_What is being asked_.
Locate each line in the material that contains the word "picture" and copy those lines, treating uppercase and lowercase as different.

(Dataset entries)
★ ★ ★ ★ ★ ★ ★

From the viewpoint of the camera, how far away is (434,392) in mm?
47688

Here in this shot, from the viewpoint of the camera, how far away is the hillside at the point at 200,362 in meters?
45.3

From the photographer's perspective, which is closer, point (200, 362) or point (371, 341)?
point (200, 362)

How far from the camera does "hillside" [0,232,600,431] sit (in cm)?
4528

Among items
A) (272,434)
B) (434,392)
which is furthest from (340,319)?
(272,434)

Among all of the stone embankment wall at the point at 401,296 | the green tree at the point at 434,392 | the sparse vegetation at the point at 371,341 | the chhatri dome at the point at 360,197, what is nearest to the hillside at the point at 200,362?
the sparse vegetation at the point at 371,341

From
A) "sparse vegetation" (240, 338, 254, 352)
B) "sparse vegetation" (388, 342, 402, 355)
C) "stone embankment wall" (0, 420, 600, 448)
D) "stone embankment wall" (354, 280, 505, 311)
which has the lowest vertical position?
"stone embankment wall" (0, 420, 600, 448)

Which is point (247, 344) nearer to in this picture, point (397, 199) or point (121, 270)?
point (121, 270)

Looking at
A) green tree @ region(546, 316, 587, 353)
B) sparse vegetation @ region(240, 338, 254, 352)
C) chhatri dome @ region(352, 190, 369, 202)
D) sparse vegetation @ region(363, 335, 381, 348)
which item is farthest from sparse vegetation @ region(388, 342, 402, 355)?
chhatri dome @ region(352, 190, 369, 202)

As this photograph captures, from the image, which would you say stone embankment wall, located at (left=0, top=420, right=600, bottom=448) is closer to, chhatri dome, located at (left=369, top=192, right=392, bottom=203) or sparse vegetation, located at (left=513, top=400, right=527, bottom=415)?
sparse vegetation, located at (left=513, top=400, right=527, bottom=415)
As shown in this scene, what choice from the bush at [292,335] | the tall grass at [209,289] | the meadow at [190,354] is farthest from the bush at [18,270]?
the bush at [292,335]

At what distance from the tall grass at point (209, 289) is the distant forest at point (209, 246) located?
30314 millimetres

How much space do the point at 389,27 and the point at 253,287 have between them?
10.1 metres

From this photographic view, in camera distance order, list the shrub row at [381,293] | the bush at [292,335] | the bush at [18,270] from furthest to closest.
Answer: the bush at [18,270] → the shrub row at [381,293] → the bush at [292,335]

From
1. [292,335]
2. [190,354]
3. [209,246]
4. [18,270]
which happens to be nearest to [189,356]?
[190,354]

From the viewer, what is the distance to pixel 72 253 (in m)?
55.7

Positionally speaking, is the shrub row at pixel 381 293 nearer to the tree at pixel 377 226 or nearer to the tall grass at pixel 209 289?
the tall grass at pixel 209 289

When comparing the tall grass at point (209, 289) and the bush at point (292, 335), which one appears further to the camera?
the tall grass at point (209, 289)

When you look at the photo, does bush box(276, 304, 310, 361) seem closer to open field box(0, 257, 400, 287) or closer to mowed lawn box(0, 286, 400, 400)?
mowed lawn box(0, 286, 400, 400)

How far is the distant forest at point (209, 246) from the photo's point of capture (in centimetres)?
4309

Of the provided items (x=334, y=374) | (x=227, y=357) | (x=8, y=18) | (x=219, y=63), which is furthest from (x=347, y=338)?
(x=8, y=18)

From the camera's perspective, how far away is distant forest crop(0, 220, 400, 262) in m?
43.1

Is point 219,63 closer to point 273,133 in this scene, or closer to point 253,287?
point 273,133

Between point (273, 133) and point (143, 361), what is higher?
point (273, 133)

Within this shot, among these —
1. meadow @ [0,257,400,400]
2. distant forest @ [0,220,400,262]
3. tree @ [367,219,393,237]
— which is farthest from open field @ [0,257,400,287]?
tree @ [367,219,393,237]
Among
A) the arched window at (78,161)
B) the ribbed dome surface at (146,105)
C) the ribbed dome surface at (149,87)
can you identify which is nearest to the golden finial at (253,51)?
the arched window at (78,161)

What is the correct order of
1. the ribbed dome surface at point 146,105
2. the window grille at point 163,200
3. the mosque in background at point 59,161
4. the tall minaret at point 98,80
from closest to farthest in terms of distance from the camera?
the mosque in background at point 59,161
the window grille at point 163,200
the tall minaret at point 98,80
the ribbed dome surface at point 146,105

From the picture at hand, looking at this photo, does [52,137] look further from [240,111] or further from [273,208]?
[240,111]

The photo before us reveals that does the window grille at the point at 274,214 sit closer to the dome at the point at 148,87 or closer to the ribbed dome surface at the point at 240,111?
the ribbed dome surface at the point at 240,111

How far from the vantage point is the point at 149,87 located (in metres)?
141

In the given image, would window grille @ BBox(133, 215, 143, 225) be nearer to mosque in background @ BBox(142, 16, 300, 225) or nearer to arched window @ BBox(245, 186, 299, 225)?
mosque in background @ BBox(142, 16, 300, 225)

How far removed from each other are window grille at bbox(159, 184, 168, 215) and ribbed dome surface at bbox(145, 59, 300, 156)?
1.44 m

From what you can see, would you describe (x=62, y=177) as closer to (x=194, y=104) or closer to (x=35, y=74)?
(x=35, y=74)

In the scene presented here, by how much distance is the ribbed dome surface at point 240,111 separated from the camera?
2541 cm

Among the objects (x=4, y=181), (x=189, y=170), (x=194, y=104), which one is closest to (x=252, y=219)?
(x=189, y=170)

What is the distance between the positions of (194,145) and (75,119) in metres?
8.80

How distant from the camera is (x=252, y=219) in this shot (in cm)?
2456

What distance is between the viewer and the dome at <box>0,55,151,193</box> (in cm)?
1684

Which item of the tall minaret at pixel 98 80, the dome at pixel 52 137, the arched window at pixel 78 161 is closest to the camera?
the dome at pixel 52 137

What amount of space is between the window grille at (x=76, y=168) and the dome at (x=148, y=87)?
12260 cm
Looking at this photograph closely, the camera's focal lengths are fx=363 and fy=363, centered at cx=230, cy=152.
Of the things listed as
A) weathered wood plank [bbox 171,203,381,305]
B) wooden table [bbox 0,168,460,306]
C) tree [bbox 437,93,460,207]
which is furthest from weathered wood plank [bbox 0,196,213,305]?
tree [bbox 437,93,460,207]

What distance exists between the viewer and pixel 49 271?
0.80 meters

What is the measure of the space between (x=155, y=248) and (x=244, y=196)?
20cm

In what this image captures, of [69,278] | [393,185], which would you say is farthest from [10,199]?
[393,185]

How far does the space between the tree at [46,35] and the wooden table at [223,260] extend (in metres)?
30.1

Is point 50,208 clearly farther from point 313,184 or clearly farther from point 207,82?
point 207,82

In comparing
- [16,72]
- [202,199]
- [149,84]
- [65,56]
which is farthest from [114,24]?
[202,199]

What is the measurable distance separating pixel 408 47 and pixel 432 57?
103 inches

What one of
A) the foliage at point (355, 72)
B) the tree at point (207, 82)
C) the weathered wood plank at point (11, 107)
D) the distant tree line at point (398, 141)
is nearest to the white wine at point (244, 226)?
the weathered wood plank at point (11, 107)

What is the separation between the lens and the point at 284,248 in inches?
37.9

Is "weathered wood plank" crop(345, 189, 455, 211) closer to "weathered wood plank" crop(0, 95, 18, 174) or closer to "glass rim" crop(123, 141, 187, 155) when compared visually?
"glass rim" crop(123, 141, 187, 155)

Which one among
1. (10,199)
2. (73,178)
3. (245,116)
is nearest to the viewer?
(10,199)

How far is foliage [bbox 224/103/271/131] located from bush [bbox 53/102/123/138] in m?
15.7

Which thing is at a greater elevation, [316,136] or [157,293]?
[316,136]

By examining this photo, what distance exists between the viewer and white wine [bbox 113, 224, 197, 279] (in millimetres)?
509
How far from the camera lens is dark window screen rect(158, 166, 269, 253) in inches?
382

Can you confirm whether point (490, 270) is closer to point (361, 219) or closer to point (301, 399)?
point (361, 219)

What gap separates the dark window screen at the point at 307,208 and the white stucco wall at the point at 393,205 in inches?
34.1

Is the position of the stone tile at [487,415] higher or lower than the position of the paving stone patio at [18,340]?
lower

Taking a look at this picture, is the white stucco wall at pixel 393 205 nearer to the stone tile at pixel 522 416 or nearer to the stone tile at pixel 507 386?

★ ★ ★ ★ ★ ★ ★

_Exercise result_.
Which is point (247, 344) nearer to in this picture, point (397, 199) or point (121, 270)?
From the picture at hand, looking at this photo, does [52,137] look further from [240,111] or further from [273,208]?
Taking a look at this picture, is the white stucco wall at pixel 393 205 nearer to the stone tile at pixel 522 416 or nearer to the stone tile at pixel 507 386?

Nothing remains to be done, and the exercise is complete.